The output is as follows:

Usage: input i or I to start tracking......
Enter bbox x1,y1,x2,y2 or a point x,y or bbox index to track:
0 //Track target with id 0
values[0] = 0
The target has been lost for more than 5 seconds, switching to detection state //When the target is lost for more than 5 seconds, return to the detection state
Usage: input i or I to start tracking......

7.22. sample_motion_detection

Motion detection takes a background image and a detection image as input. The operation is as follows :

./sample_motion_detection ./test_inputs/ir.jpg ./test_inputs/ir.jpg

The output is as follows:
Running motion detection with images:
Background: ./test_inputs/ir.jpg
Detect: ./test_inputs/ir.jpg
Setting ROI regions...
Begin motion detection...
Detection completed

7.23. sample_intrusion_detection

Intrusion detection.
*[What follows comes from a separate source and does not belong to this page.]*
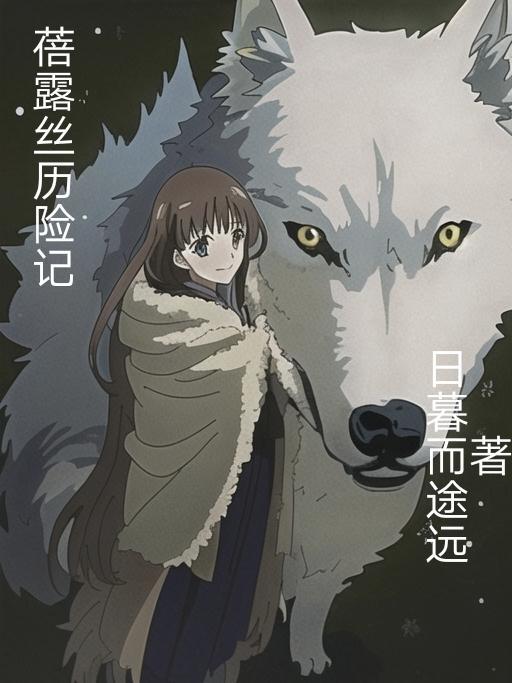 蓓露丝历险记 蓓露丝历险记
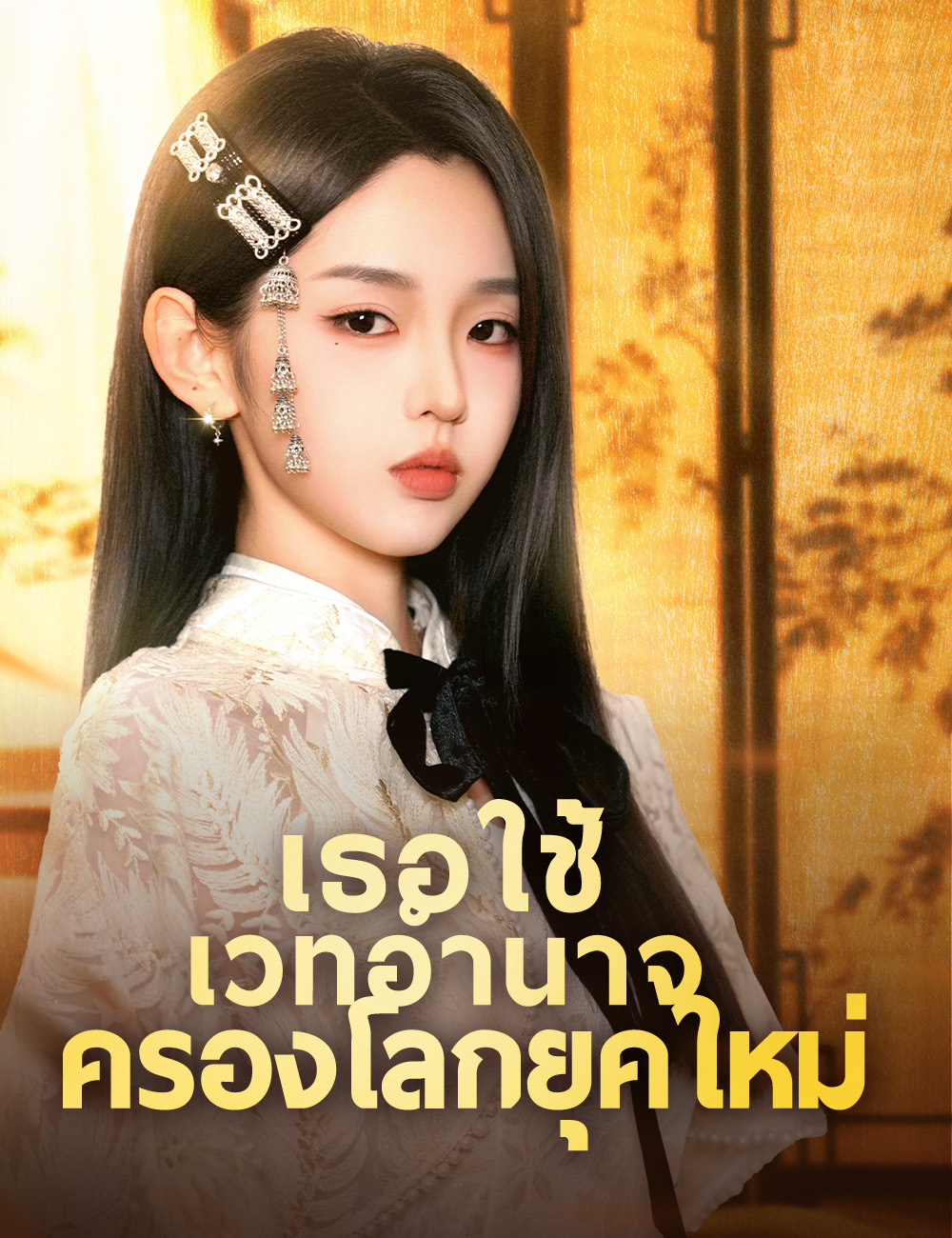 โปสเตอร์ เธอใช้เวทอำนาจครองโลกยุคใหม่ (ฉบับพากย์ )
It works as follows :

./sample_intrusion_detection

The output is as follows:

=============Rectangular Area Test=============
==== Rectangular Area ====
Points: 4
Point 0: (100.00, 100.00)
Point 1: (300.00, 100.00)
Point 2: (300.00, 200.00)
Point 3: (100.00, 200.00)

Internal Bounding Box Detection: Intrusion
External bounding box detection: No intrusion

=============Concave Polygon Area Test=============
==== Concave Polygonal Area ====
Points: 6
Point 0: (100.00, 100.00)
Point 1: (200.00, 50.00)
Point 2: (300.00, 100.00)
Point 3: (250.00, 150.00)
Point 4: (200.00, 120.00)
Point 5: (150.00, 150.00)

Internal Bounding Box Detection: Intrusion
External bounding box detection: No intrusion

Testing completed!

8. Frequently Asked Questions

8.1. Model opening failure issues

  1. Lack of model_config_json

[tdl_model_factory.cpp:80] [I] input model config file is empty, load model config from /configs/model/model_factory.json
[tdl_model_factory.cpp:87] [E] model config file not found: /configs/model/model_factory.json
[tdl_model_factory.cpp:238] [E] model config not found for model type: YOLOV8N_DET_PERSON_VEHICLE
[tdl_model_factory.cpp:248] [I] getModelInstance model_type:YOLOV8N_DET_PERSON_VEHICLE
[tdl_model_factory.cpp:526] [I] createObjectDetectionModel success,model type:5,category:0
[tdl_model_factory.cpp:831] [I] model_path: ./cv184x/yolov8n_det_person_vehicle_384_640_INT8_cv181x.cvimodel
[tdl_model_factory.cpp:238] [E] model config not found for model type: TRACKING_FEARTRACK
[tdl_model_factory.cpp:248] [I] getModelInstance model_type:TRACKING_FEARTRACK
[tdl_model_factory.cpp:831] [I] model_path: ./tracking_feartrack_128_128_256_256_INT8_cv181x.cvimodel
[base_model.cpp:159] [E] mean or std size is not 3
[base_model.cpp:42] [E] Net setup failed

It can be seen that the parameters lack mean and std. This is because the model_config_json parameter is not passed when calling TDL_OpenModel. Most proprietary models do not need to be passed in. Some common models, such as feature extraction and voice commands, require model configuration information to be passed in. Please refer to configs/model/model_config.json.